In addition to IDs in knowledge base, Bors and MacLeod (1996) pointed out that people vary in how they arrange information in memory. Such organization governs how quickly and reliably they can access the information. Further, people differ in ‘retrieval speed for well-known information in long-term memory and these differences are related to measures of intellectual ability, most notably verbal ability’ (p. 432). Given the views presented above, it appears reasonable to assume that an instructional approach is able to accommodate individual learners in domain knowledge base and the organization and retrieval of information in memory, consequently enhancing their ability to acquire new knowledge.
Skehan (1980, 1982) indicated that the factor analysis of the test he used to measure memory for text (used in the present study as well) suggested that it measured simultaneously verbal intelligence, trained language ability (the amount of education and previous grammar/language analysis instruction), and presumably memory for natural language. Thus, it is reasonable to assume that learners who score low on such a test have a low knowledge base about grammar and verbal intelligence. As the deductive approach presents grammar explanations and rules to the learners at the outset and provides them with the opportunity to practice the rule immediately, it is plausible that, compared to the explicit-inductive approach, it can better remediate these learners’ weaknesses. On the contrary, it is reasonable to assume that learners who score high on this test have a high knowledge base about grammar and verbal intelligence. It is likely that the explicit-inductive approach, which allows information to be organized in such a way that it can be retrieved more easily (Bruner, 1973), can better capitalize on their strength of not needing much information at the outset to support learning.
III Research questions
Three research questions guided the present study:
Do learners receiving one explicit instructional approach perform as equally well as those receiving the other explicit instructional approach?
Does language aptitude (a latent variable measured by three indicator variables: memory for text, grammatical sensitivity, and associative memory) bear a significant relationship with learner performances?
Does explicit-inductive learning condition produce better results among learners high in language aptitude and, conversely, does deductive learning produce better results among learners low in language aptitude?

■ **INFORMATION SUPPLIED**
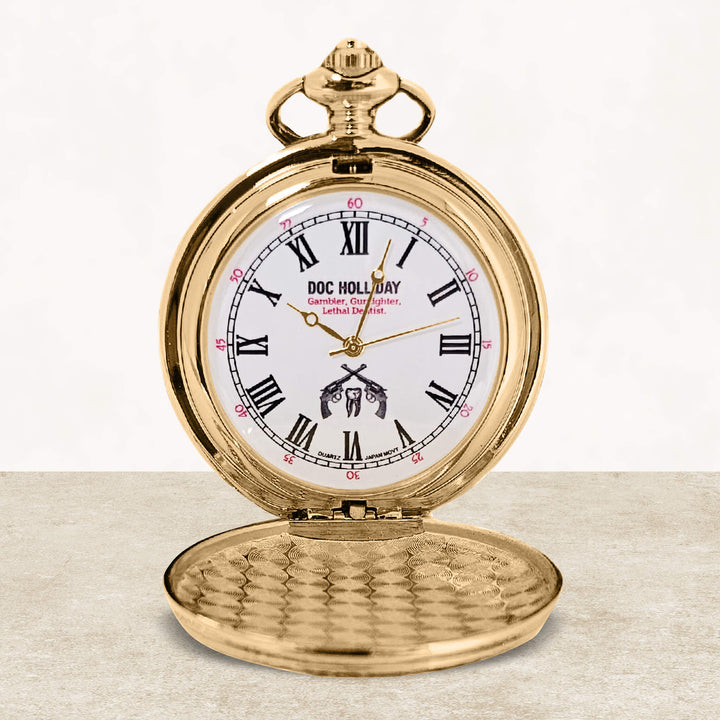 Daniel Steiger Western Legends Doc Holliday Pocket Watch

■ **YOUR TASKS**
A. In the passage on grammar instruction, which three indicator variables are used to measure language aptitude?
B. Reproduce everything from "Does language aptitude" down to "with learner performances?" in the passage on grammar instruction.

■ **SOLUTIONS**
A. Memory for text, grammatical sensitivity, and associative memory.

B.
Does language aptitude (a latent variable measured by three indicator variables: memory for text, grammatical sensitivity, and associative memory) bear a significant relationship with learner performances?